**QUESTIONS:**
a - In the lawn tractor thread, what model number does the first post give for the Craftsman tractor?
b - Carry on the lawn tractor thread from its last post with the next reply.

**** SELECTED EXTRACT

# 20-hp Rider Electrical Problem



## ccsslb (Jul 25, 2011)

We have an 1998 Craftsman lawn tractor; 20-hp, 46" cut, model 917.273021. The other day I started mowing (it started just fine), got about 10 feet and it quit. It doesn't even click when you turn the key and the headlights won't come on. There is power going into one side of the solenoid and power at the 30-amp fuse. Everything else is dead. We checked all of the grounds, put a new 30-amp fuse in, replaced the ignition switch and put a new solenoid on, but still have nothing. We also bypassed the seat, brake, and blade safety switches, but that didn't help either.

We are at a total loss as to what else to do. I really need this mower! Any suggestions?

Thanks,
Sherry & Larry in IL


----------



## jhngardner367 (Apr 5, 2011)

Check all the battery cable connections,and wiggle the cables while turning the key to "start". Does this engine have a battery-fed coil,or a magnetic Armature,like the briggs engines? Also check the regulator/rectifier unit,to see if it has power in/out,with key in "on" position.

********
**** INPUT DATA

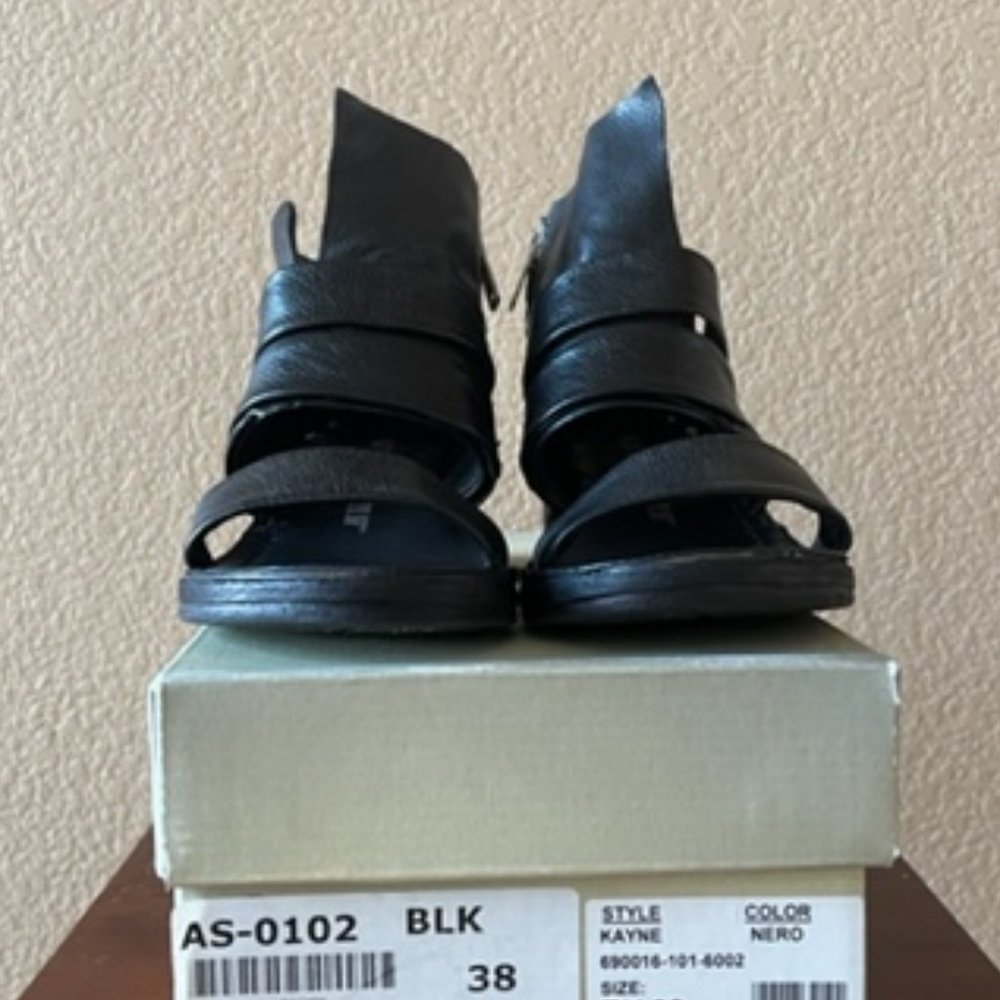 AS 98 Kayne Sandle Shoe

********
**** INPUT DATA

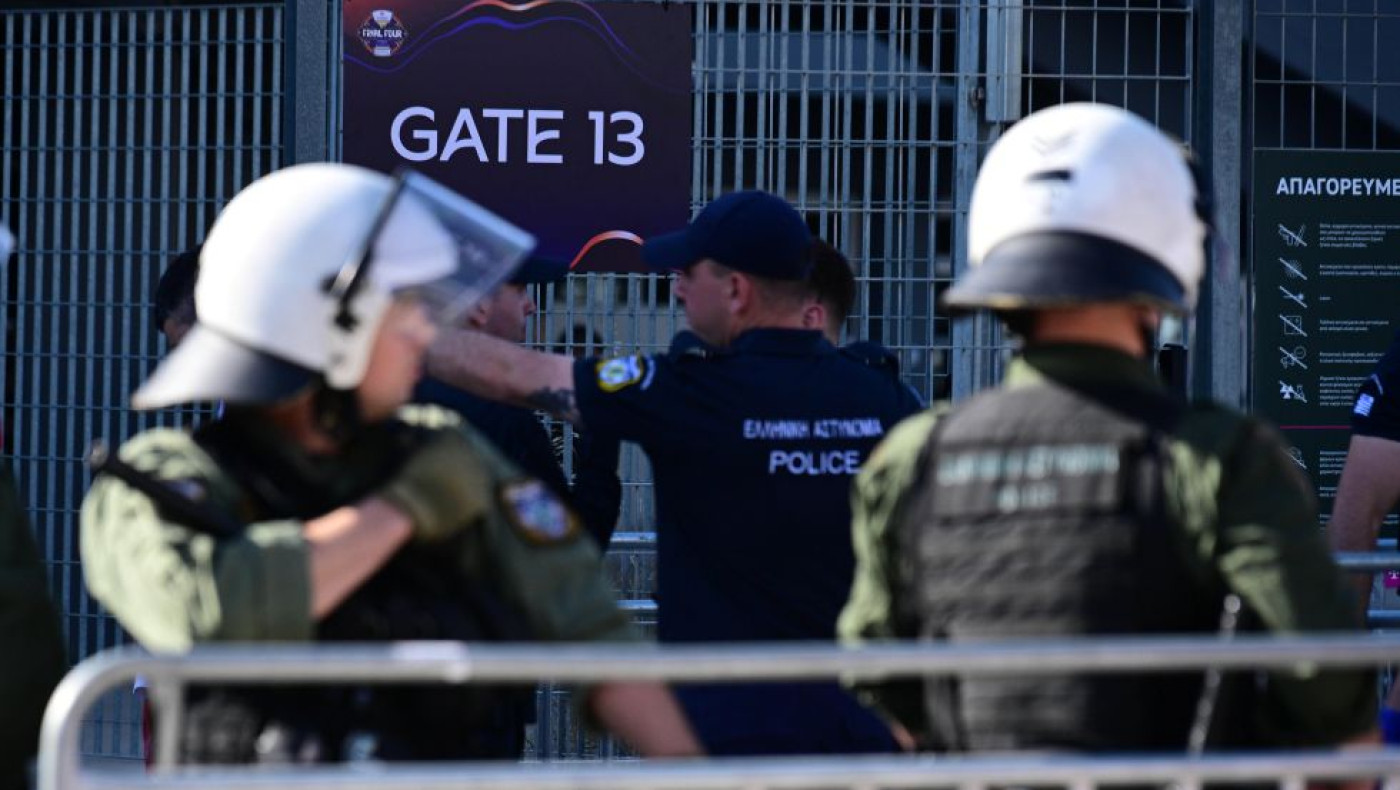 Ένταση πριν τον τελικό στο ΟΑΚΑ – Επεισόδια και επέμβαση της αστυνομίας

********
**** INPUT DATA

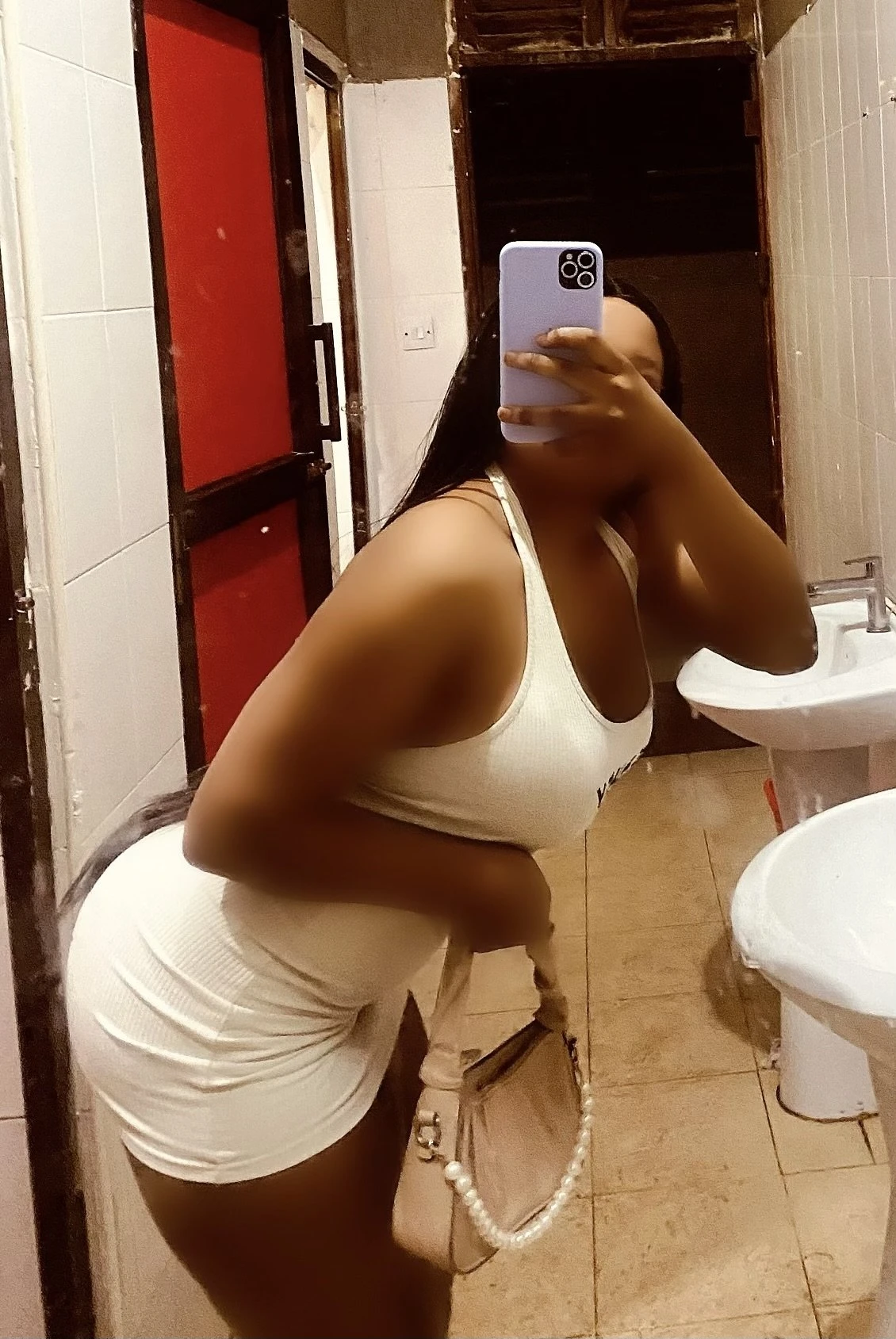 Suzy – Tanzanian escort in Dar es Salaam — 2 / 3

********

**RESULTS:**
a - 917.273021

b -
----------



## ccsslb (Jul 25, 2011)

We've checked all of the battery connections and, of course, the battery itself. It's a Kohler engine, model CV20S, type 65551. It has an armature in the starter, but there's no power getting to the starter. The rectifier has no power going into or out of it with the key in any position.


----------



## Mickey (Aug 14, 2010)

Best I can offer is the need to start tracking down to where the power is and where it stops. Time consuming voltage/resistance measurements. 

Does sound like you've checked out the most likely connections. Not sure why you've replaced the ign switch and solenoid. Are you just parts swapping or did you find problems with these components?

Not sure where the check the VR come from. These are typ 3 terminal devises, 2 for A.C. in and the 3rd for D.C. out. The D.C. connection typ goes to the battery side of the starter solenoid with possibly a detour to an amp meter if there is one.

Hope you are able to track the problem down.


----------



## ccsslb (Jul 25, 2011)

When it first wouldn't start, we checked the charge in the battery and battery terminals. They were ok, so our first thought was that it must be the ignition switch. After I ordered it, we did more checking and realized that probably wasn't the problem (I know; cart before horse!), but went ahead & put it on anyway when it arrived.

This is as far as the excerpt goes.